351 TRIBUNAL CANTONAL 388 PE19.005121-JMU C H A M B R E D E S R E C O U R S P E N A L E
Arrêt du 6 mai 2019
Composition : M. M E Y L A N , président M.Krieger et Mme Byrde, juges Greffière:MmeVillars
Art. 310, 383 al. 2 CPP Statuant sur le recours interjeté le 22 mars 2019 par J.________ contre l’ordonnance de non-entrée en matière rendue le 18 mars 2019 par le Ministère public de l’arrondissement de Lausanne dans la cause n° PE19.005121-JMU, la Chambre des recours pénale considère : E n f a i t : A.Le 30 décembre 2018, J.________ a déposé plainte pénale contre H.________ pour injure et voies de fait. B.a) Par ordonnance du 18 mars 2019, le Ministère public a refusé d’entrer en matière sur la plainte de J.________ et a laissé les frais à
2 - la charge de l’Etat. Par courrier difficilement compréhensible du 22 mars 2019, J.________ a manifesté son désaccord avec le contenu de l’ordonnance de non-entrée en matière. b) Le 1 er avril 2019, le Procureur a informé J.________ que le recours était le seul moyen de contester une décision de non-entrée en matière et lui a imparti un délai au 9 avril 2019 pour lui indiquer si sa correspondance du 22 mars 2019 devait être considérée comme un recours. Par acte adressé le 9 avril 2019 au Ministère public, J.________ a déclaré que sa lettre du 22 mars 2019 était un recours, « à la condition que tous les frais générés dans cette affaire seront à la charge du présumé prévenu » (P. 6). c) Le 10 avril 2019, le Ministère public a transmis le dossier de la cause à la Chambre des recours pénale du Tribunal cantonal comme objet de sa compétence.
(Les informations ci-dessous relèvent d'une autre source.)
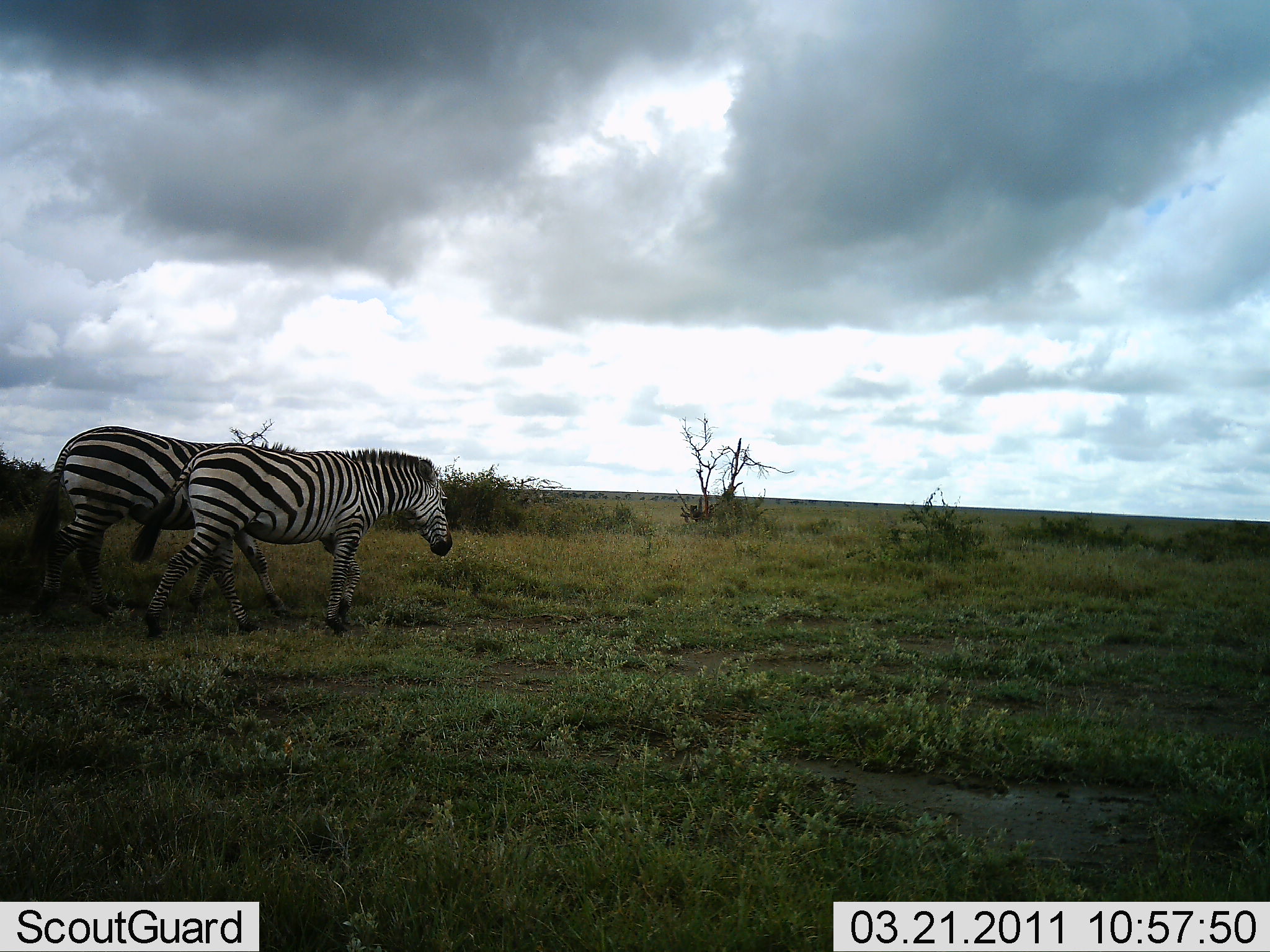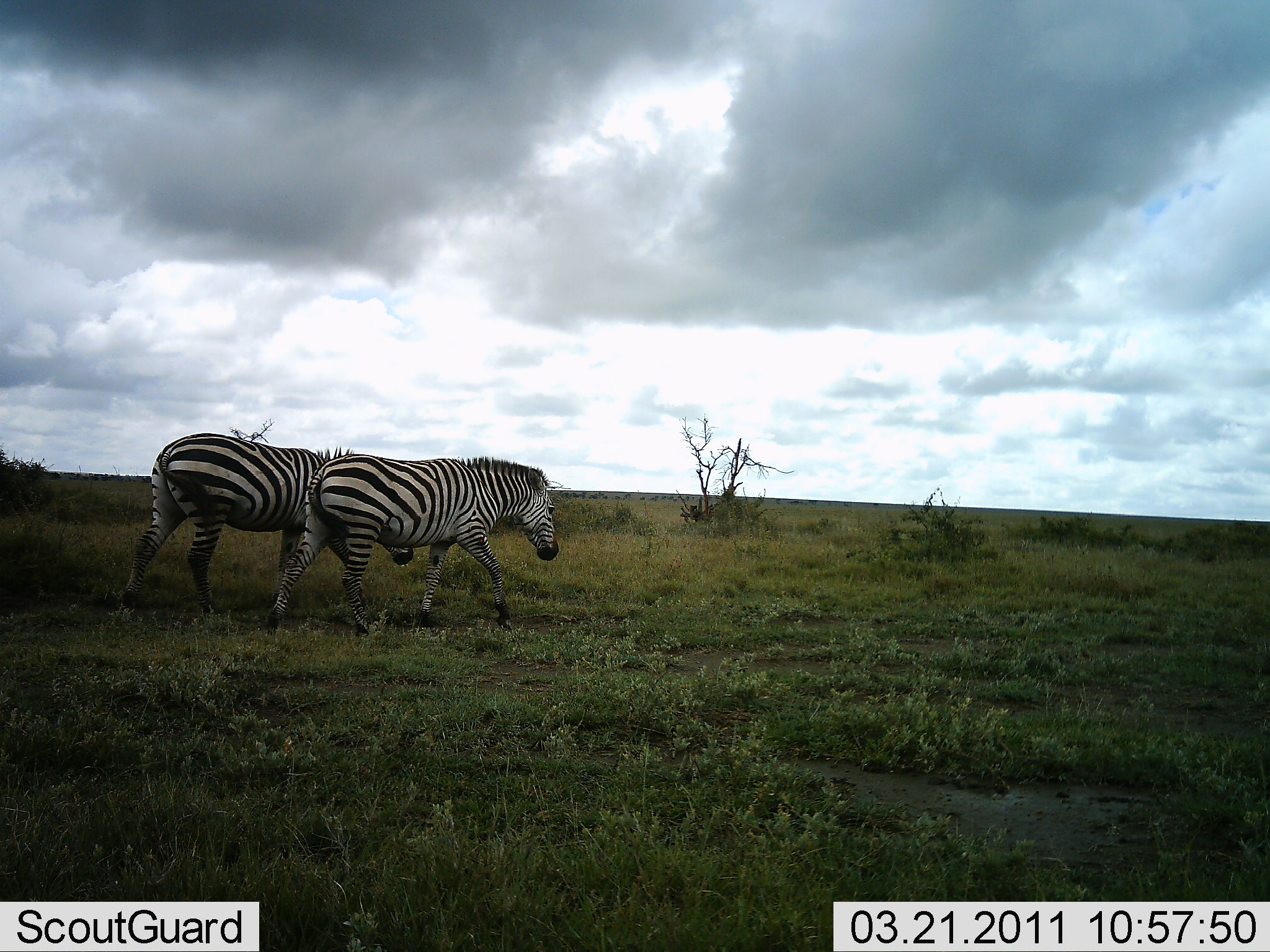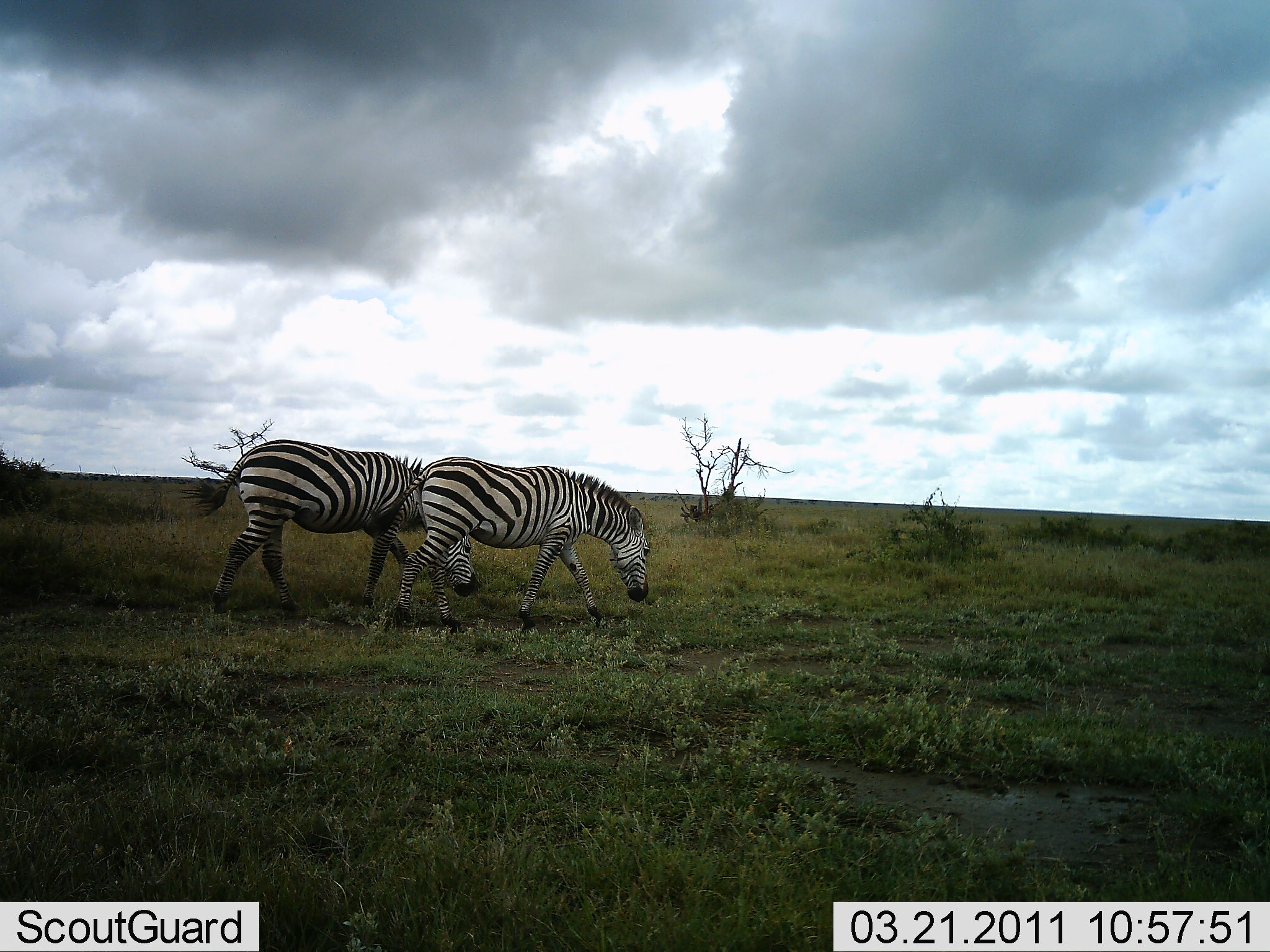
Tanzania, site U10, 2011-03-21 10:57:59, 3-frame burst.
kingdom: Animalia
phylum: Chordata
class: Mammalia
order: Perissodactyla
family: Equidae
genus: Equus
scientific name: Equus quagga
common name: plains zebra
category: zebra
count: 2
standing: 9%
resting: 0%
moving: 100%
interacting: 0%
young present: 0%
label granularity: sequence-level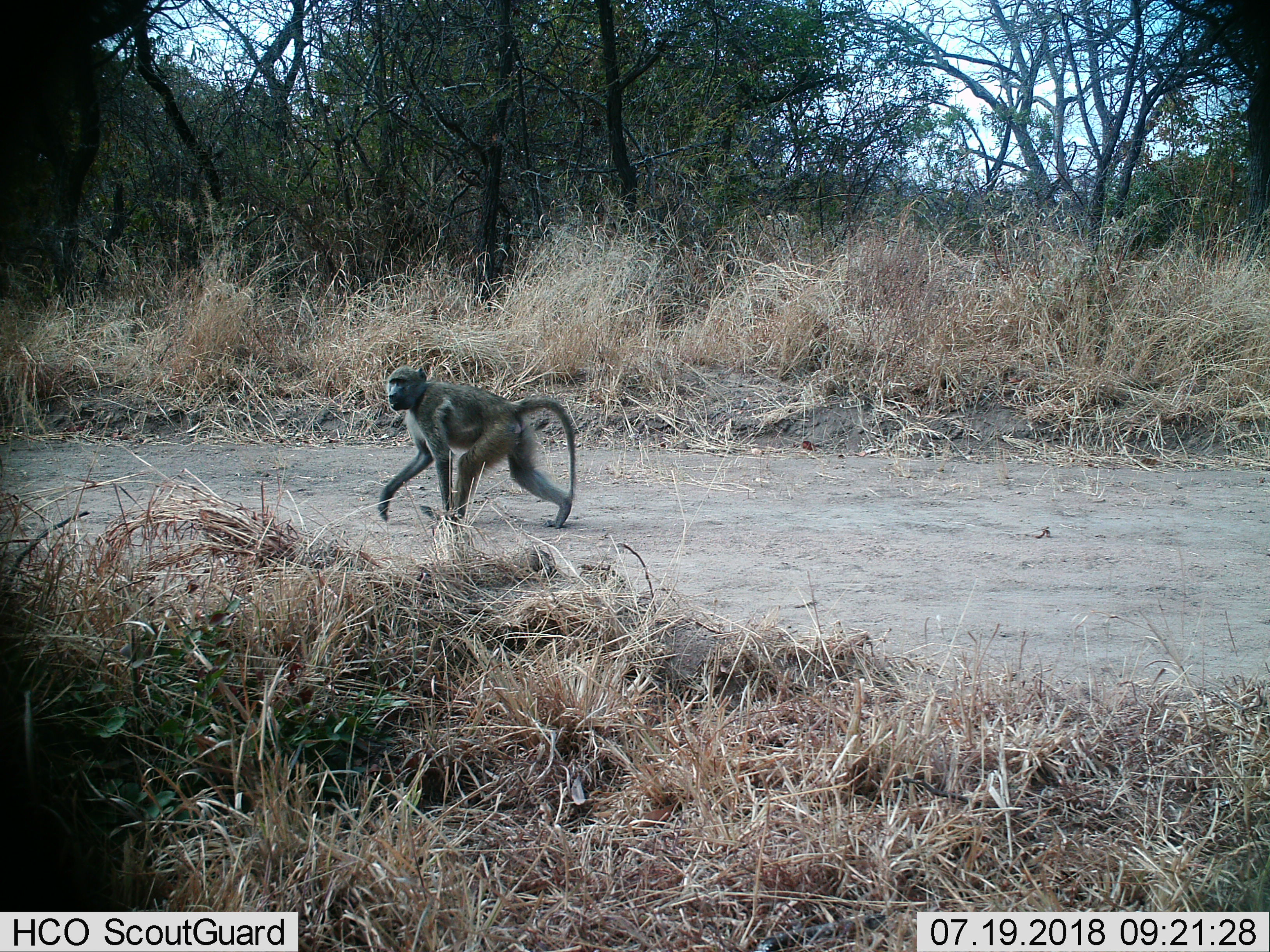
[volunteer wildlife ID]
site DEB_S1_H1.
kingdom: Animalia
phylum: Chordata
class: Mammalia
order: Primates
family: Cercopithecidae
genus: Papio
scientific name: Papio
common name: baboon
Baboon (Papio), count 1. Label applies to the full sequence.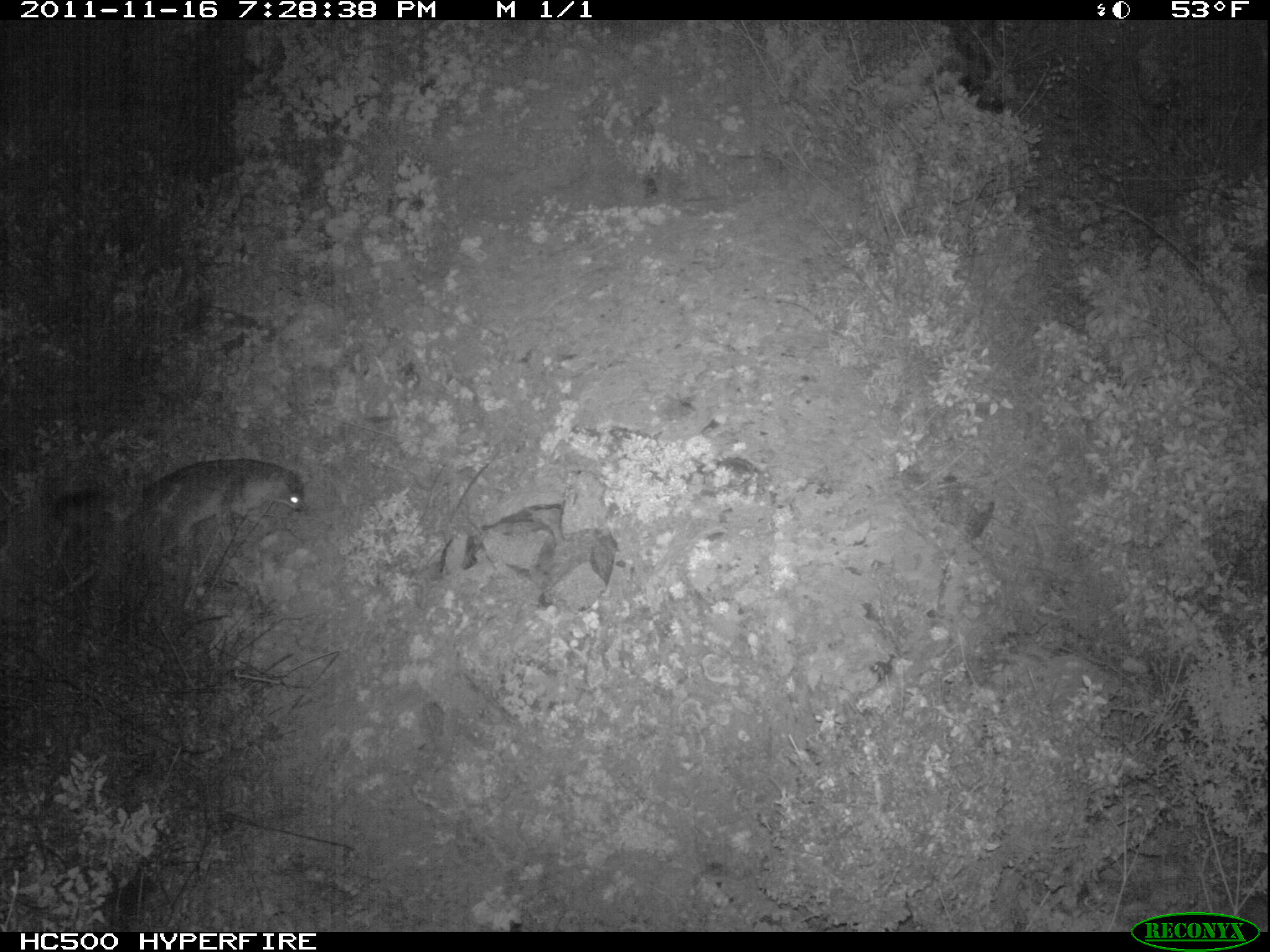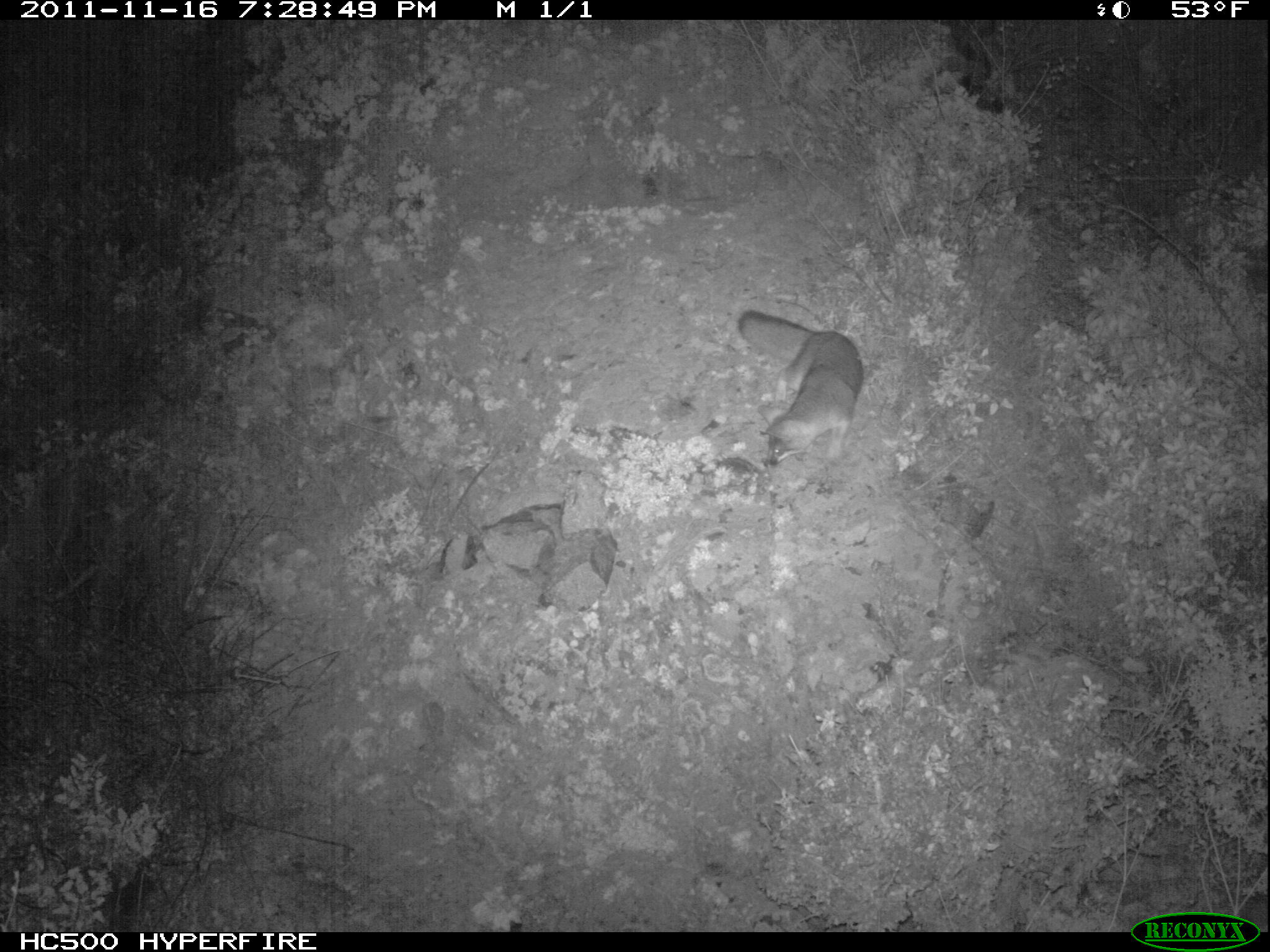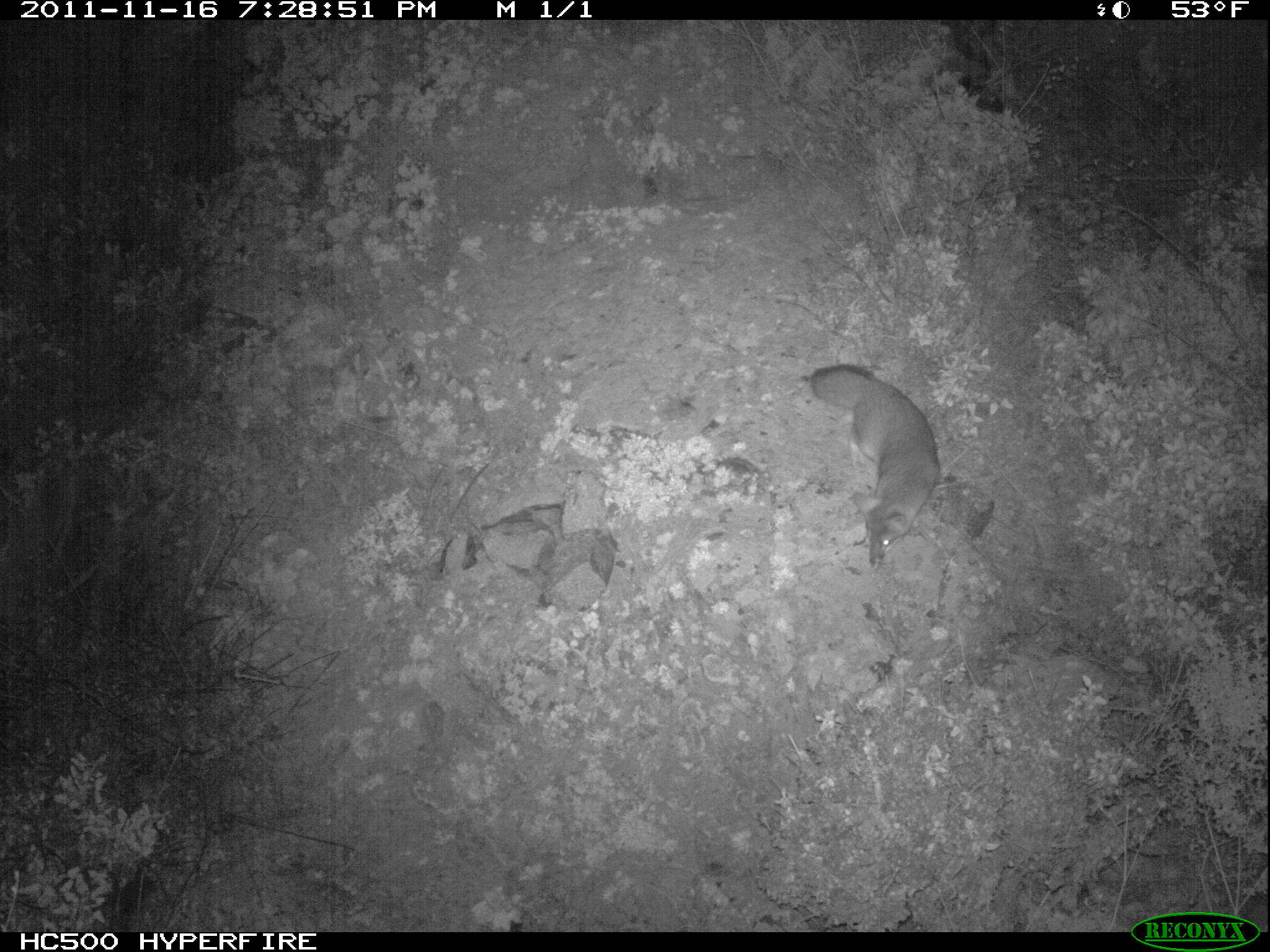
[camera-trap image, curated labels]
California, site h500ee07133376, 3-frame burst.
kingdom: Animalia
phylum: Chordata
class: Mammalia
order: Carnivora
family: Canidae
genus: Urocyon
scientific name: Urocyon littoralis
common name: island fox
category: fox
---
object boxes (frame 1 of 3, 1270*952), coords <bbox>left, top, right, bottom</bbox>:
fox: <bbox>51, 457, 309, 549</bbox>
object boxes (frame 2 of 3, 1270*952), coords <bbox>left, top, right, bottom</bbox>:
fox: <bbox>738, 311, 863, 467</bbox>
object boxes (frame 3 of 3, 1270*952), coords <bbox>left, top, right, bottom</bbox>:
fox: <bbox>809, 363, 941, 570</bbox>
Par avis du 12 avril 2019 adressé sous pli recommandé, l’autorité de céans a imparti à J.________ un délai au 2 mai 2019 pour effectuer un dépôt de 550 fr. à titre de sûretés, avec l’indication qu’à défaut de paiement des sûretés en temps utile, il ne serait pas entré en matière sur son recours (P. 7). Par courrier du 2 mai 2019, J.________ a indiqué qu’aucun motif ne justifiait la transmission du dossier de la présente cause à la Chambre des recours pénale du Tribunal cantonal, puisqu’il avait donné son accord à ce que son courrier soit considéré comme un recours en précisant préalablement qu’aucun frais ne devait être mis à sa charge (P. 8).
3 - E n d r o i t :
1.1Les parties peuvent attaquer une ordonnance de non-entrée en matière rendue par le ministère public (art. 310 CPP [Code de procédure pénale suisse du 5 octobre 2007; RS 312.0]) dans les dix jours devant l’autorité de recours (art. 310 al. 2, 322 al. 2 CPP; cf. art. 20 al. 1 let. b CPP) qui est, dans le canton de Vaud, la Chambre des recours pénale du Tribunal cantonal (art. 13 LVCPP [Loi d’introduction du Code de procédure pénale suisse du 19 mai 2009 ; BLV 312.01]; art. 80 LOJV [Loi d’organisation judiciaire du 12 décembre 1979 ; BLV 173.01]). La jurisprudence du Tribunal fédéral n’admet pas la recevabilité d’un recours conditionnel (ATF 134 III 332 consid. 2, JdT 2008 I 223, SJ 2008 p. 306 ; TF 1C 52/2010 du 21 avril 2010 consid. 2.2). 1.2En l’espèce, interpellé par le Ministère public sur les suites qu’il convenait de donner à son courrier du 22 mars 2019, J._______ a indiqué, par lettre du 9 avril 2019, que son courrier devait être considéré comme un recours à la condition que tous les frais soient mis à la charge du prévenu présumé. Le recours de J.________ est donc conditionnel, plus particulièrement conditionné au fait que les frais de la cause ne seront pas mis à sa charge, mais à celle de la personne dénoncée dans sa plainte. Cet acte est donc irrecevable. Pour le surplus, le recourant – qui a retiré le pli recommandé contenant l’avis du 12 avril 2019 de l’autorité de céans le 24 avril 2019 – a suivi sa propre logique et n’a pas procédé à l’avance de frais requise dans le délai imparti. Il n’a pas non plus demandé de prolongation ou de restitution du délai. Le recours est dès lors également irrecevable pour ce motif (art. 383 al. 2 CPP ; CREP 31 octobre 2017/724 ; CREP 21 mai 2015/337).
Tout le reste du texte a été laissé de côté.